Given exercise: Print the part of the blog post below starting with "Wow, I didn't" and going on through "in, for sure.", keeping every word and mark the same.

[Provided text start]

More Thanks

Wow, I didn't expect such a response to that last post. Thanks you guys, for all your input. It's nice to now that everyone doesn't think I should just blow ahead, full-steam like nothing will go wrong. There were a variety of responses, and I read and took them all in, for sure.

Rest assured that I'm going to try to be realistic about all this. That 400 pound meter over there isn't so much of a goal as it is an upper-bound, so to speak. If I were ever to get near that weight, I don't think I would pass it. But it's hard to quantify what I want, really. I want to feel big, I want people to be aware of me, to need to make way for me when I pass by. It's very hard to explain, and I try to show it in drawings that I do from time to time, but like I keep saying, its very hard for me to picture myself bigger. All I have, really, are videos and pictures of men I consider attractive.

[Provided text end]
[Data entries start]

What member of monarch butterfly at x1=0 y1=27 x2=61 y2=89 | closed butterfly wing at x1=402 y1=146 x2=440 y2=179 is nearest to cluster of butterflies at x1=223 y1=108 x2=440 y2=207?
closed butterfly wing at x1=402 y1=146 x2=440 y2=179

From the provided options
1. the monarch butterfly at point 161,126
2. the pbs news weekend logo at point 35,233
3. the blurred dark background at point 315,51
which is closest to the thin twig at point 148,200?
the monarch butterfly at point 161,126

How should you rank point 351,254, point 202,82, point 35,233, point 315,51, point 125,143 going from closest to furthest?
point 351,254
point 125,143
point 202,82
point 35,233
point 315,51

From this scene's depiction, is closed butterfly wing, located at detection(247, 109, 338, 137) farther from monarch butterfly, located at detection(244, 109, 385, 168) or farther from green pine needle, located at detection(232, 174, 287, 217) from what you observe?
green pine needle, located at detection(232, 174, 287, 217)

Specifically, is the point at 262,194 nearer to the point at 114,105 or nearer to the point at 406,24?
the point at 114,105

[Data entries end]

Full solution:
Wow, I didn't expect such a response to that last post. Thanks you guys, for all your input. It's nice to now that everyone doesn't think I should just blow ahead, full-steam like nothing will go wrong. There were a variety of responses, and I read and took them all in, for sure.